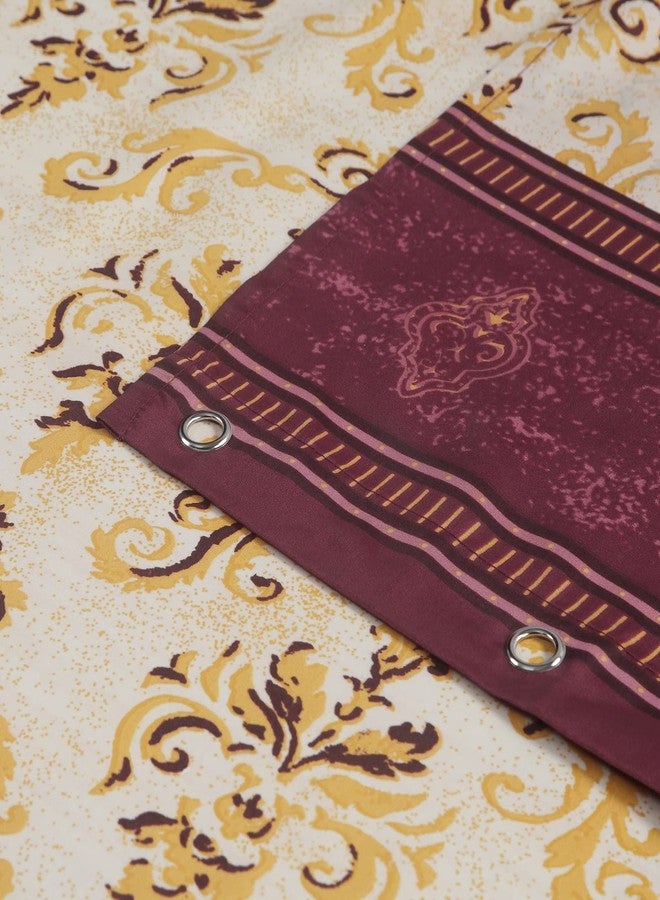 MVSUTA Royal Scroll Modern Red Waterproof Fabric Burgundy Paisley Rich Gold Printed Cloth Yellow Damask Farmhouse Classic Shower Curtain for Bathroom,72" W x 72" L - Image 5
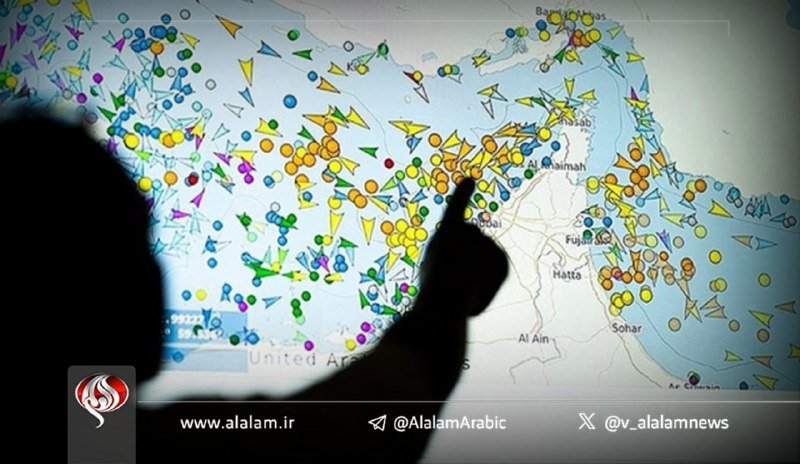 A silhouetted person points at a digital map displaying colorful airplane and circle icons over the United Arab Emirates and surrounding region.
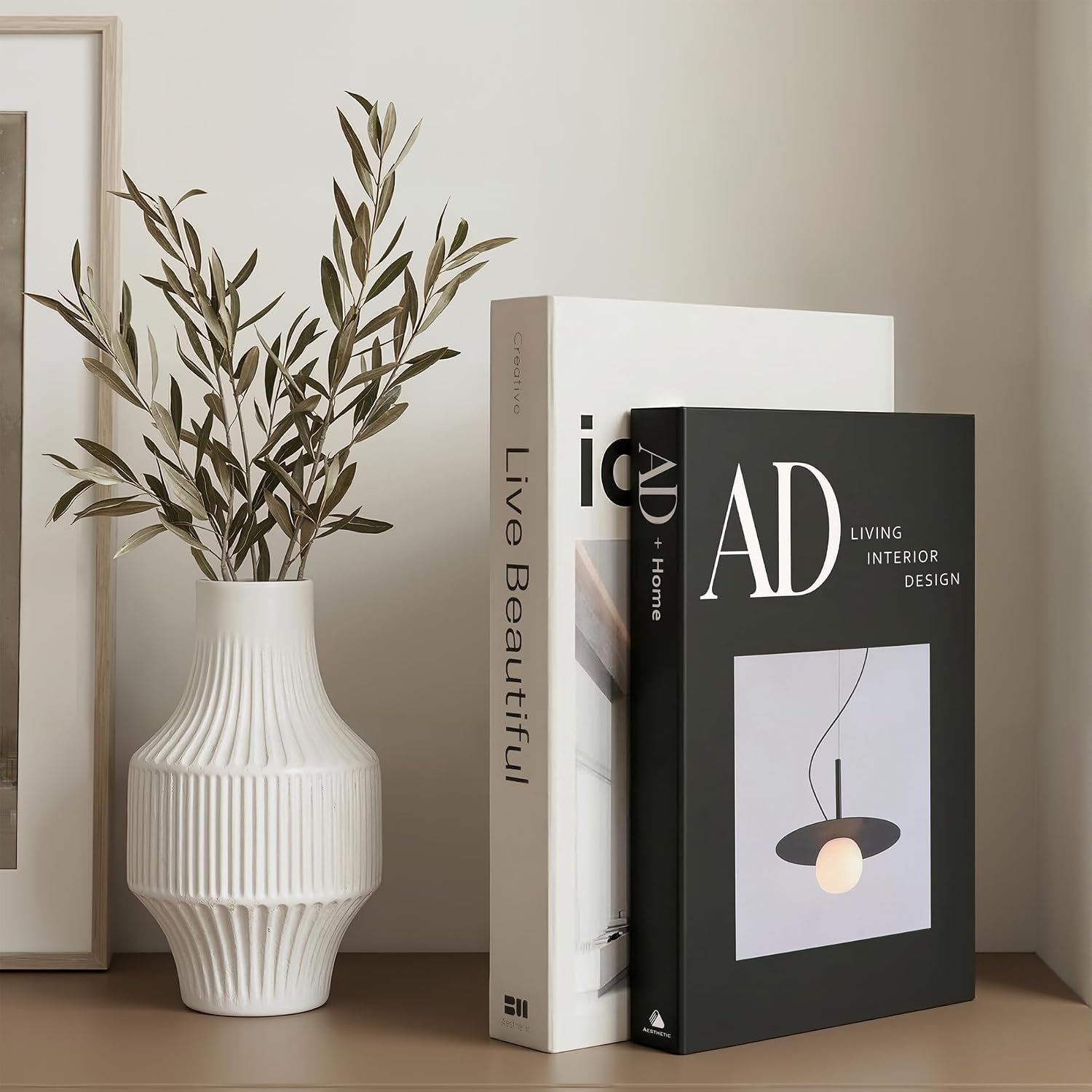 Fake Books / Aesthetic Decorative Books / Beige & Black / Set of 2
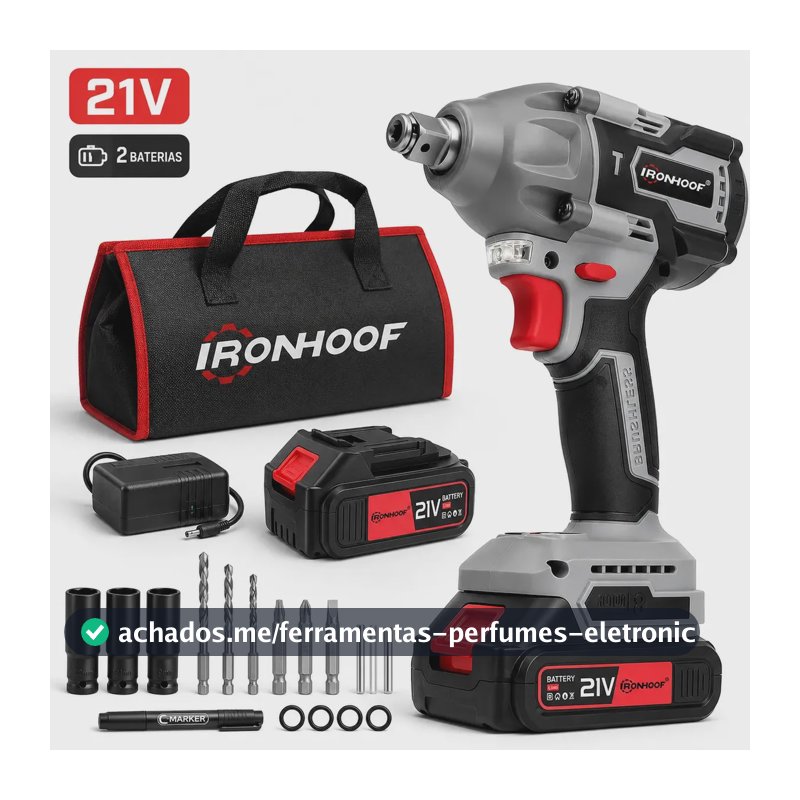 Chave De Impacto Brushless 520nm 21v 2 Bateria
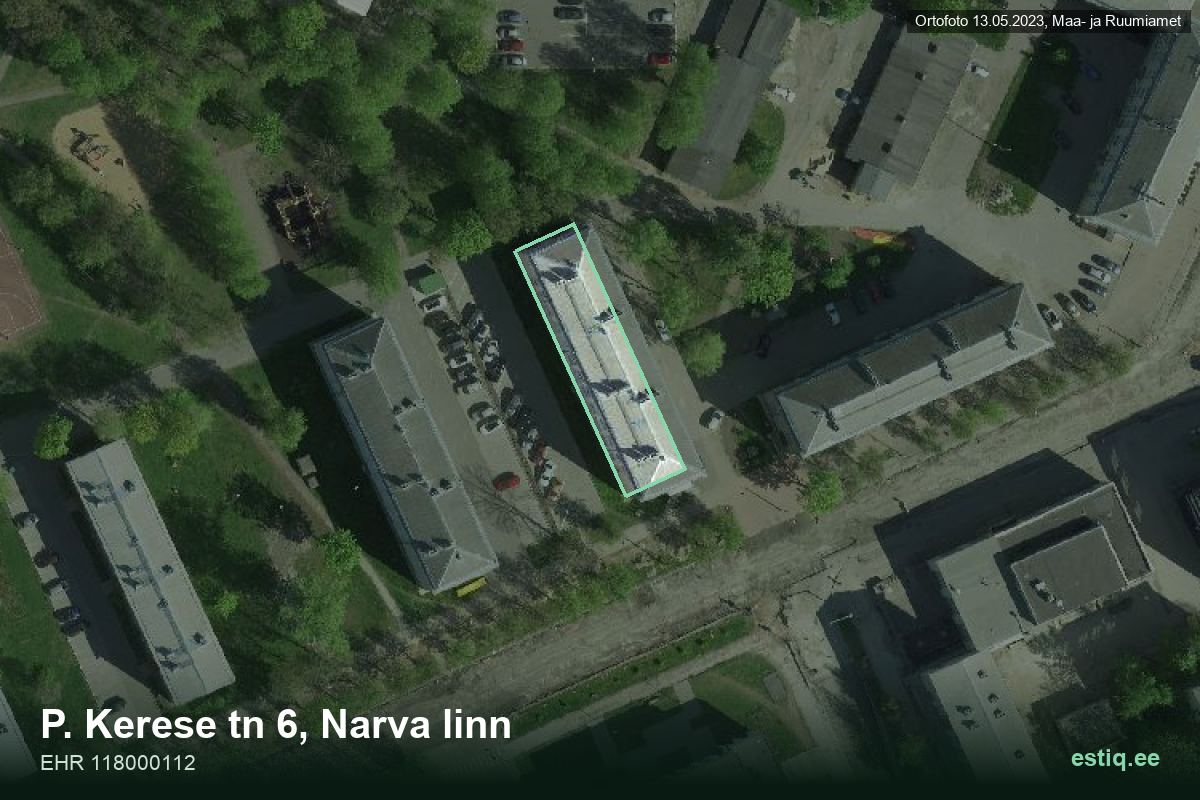 P. Kerese tänav 6, Narva – hoone aerofoto, kontuur ehitisregistri (EHR) andmetest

### What is needed
Can you copy out the text of every one of the records above, word for word, leaving the pictures out?

### Solution
 MVSUTA Royal Scroll Modern Red Waterproof Fabric Burgundy Paisley Rich Gold Printed Cloth Yellow Damask Farmhouse Classic Shower Curtain for Bathroom,72" W x 72" L - Image 5
 A silhouetted person points at a digital map displaying colorful airplane and circle icons over the United Arab Emirates and surrounding region.
 Fake Books / Aesthetic Decorative Books / Beige & Black / Set of 2
 Chave De Impacto Brushless 520nm 21v 2 Bateria
 P. Kerese tänav 6, Narva – hoone aerofoto, kontuur ehitisregistri (EHR) andmetest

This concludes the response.